Description

    An Important Incunable Work by Saint John Chrysostom

    Saint Johannes Chrysostomus. De reparatione lapsi. [Crisostomus de Reparat[i]one lapsi ad Amanticu[m] lapsum.] [Cologne: Ulrich Zell, 1467-1472.] Small quarto. [a-e8.] Forty leaves. First four-line initial "Q" blue ink surrounded by red penwork decoration in the margin, other initials in red and blue Lombard letters. Bound to style in modern full limp vellum. Ink title on front cover, edges speckled red. A Fine copy. Housed in morocco backed folding box. Though it is now separated, this is the Sexton- Berland-Kraus copy.
    "De reparatione Lapsi" is a Latin translation of the longer of Chrysostom's Paraeneses ad Theodorum Iapsum. This treatise dates from the four-year period when Chysostom was an anchorite, probably sometime between 373 and 381. It is an exhortation in defense of ascetic life to his friend Theodore, who had left monastic life and hoped to marry. Theodore later returned, was ordained, and became bishop of Mopsuestia.

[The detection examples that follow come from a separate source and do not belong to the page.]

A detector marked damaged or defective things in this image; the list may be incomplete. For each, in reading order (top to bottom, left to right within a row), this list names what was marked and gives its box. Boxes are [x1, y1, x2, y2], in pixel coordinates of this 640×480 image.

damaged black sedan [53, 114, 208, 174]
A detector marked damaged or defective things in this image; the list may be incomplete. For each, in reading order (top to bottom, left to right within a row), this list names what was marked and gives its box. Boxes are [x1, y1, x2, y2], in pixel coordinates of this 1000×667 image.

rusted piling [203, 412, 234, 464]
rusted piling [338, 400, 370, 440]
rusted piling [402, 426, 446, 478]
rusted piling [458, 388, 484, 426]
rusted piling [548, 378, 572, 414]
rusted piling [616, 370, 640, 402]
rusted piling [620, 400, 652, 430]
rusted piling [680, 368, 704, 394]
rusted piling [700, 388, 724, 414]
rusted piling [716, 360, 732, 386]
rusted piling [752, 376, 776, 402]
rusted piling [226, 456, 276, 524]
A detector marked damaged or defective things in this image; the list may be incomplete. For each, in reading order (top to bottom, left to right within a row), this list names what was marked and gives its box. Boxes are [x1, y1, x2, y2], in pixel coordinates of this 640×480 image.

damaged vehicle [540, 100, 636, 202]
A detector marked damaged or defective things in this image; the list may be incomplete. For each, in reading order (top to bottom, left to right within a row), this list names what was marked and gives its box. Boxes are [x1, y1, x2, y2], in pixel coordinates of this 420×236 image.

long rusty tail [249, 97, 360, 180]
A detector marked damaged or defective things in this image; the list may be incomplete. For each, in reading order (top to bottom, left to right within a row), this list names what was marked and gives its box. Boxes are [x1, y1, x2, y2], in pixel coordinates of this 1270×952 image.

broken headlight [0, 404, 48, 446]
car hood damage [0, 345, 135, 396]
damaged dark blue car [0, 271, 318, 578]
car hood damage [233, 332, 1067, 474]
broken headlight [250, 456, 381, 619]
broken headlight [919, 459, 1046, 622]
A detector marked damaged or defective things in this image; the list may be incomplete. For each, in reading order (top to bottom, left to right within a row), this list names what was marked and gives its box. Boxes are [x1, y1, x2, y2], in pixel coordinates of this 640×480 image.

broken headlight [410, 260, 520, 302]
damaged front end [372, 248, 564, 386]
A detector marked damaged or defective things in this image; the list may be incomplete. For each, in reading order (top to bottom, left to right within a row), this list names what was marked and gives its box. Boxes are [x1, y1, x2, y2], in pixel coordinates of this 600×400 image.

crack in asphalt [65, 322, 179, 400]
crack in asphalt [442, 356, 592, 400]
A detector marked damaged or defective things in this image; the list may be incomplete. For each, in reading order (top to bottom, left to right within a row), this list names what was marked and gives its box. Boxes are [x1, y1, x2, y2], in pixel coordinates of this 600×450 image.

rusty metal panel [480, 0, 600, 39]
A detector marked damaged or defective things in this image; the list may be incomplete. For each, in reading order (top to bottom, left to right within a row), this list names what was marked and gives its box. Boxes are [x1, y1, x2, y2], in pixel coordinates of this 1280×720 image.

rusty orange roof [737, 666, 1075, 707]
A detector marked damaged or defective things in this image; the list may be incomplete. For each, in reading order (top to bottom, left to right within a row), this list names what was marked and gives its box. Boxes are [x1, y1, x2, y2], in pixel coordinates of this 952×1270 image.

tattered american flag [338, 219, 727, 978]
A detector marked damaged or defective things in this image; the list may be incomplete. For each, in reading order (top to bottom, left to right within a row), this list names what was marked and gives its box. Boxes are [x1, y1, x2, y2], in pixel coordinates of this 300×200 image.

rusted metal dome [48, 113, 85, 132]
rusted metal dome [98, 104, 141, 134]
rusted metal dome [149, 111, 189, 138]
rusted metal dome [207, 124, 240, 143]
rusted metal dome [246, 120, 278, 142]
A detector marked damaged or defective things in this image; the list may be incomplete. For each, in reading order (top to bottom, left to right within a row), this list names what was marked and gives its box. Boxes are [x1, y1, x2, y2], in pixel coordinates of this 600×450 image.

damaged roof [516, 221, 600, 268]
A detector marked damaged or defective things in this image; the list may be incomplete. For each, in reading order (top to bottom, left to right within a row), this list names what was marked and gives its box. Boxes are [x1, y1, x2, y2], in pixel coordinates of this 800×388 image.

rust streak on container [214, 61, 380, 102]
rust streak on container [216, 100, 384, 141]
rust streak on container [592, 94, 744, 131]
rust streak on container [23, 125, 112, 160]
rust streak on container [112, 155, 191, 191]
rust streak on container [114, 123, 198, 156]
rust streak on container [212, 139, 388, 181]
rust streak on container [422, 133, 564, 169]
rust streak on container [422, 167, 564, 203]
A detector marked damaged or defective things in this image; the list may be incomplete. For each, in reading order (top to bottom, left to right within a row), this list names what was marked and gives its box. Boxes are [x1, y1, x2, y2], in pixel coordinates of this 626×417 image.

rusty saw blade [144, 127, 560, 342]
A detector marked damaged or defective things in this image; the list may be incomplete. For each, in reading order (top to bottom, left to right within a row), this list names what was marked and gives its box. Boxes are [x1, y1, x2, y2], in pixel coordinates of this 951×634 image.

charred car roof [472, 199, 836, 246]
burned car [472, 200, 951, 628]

    "Saint John Chrysostom (c.347- c.407, archbishop of Constantinople), was an important early father of the church. He is known for his eloquence in preaching and public speaking, his denunciation of abuse of authority by both ecclesiastical and political leaders... Known as 'the greatest preacher in the early church,' John's sermons have been one of his greatest lasting legacies. Chrysostom's extant homiletical works are vast, including many hundreds of exegetical sermons on both the New Testament (especially the works of Saint Paul) and the Old Testament (particularly on Genesis). Among his extant exegetical works are sixty-seven homilies on Genesis, fifty-nine on the Psalms, ninety on the Gospel of Matthew, eighty-eight on the Gospel of John, and fifty-five on the Acts of the Apostles... The sermons were written down by the audience and subsequently circulated, revealing a style that tended to be direct and greatly personal, but was also formed by the rhetorical conventions of his time and place. In general, his homiletical theology displays much characteristic of the Antiochian school (i.e., somewhat more literal in interpreting Biblical events), but he also uses a good deal of the allegorical interpretation more associated with the Alexandrian school." (Wikipedia).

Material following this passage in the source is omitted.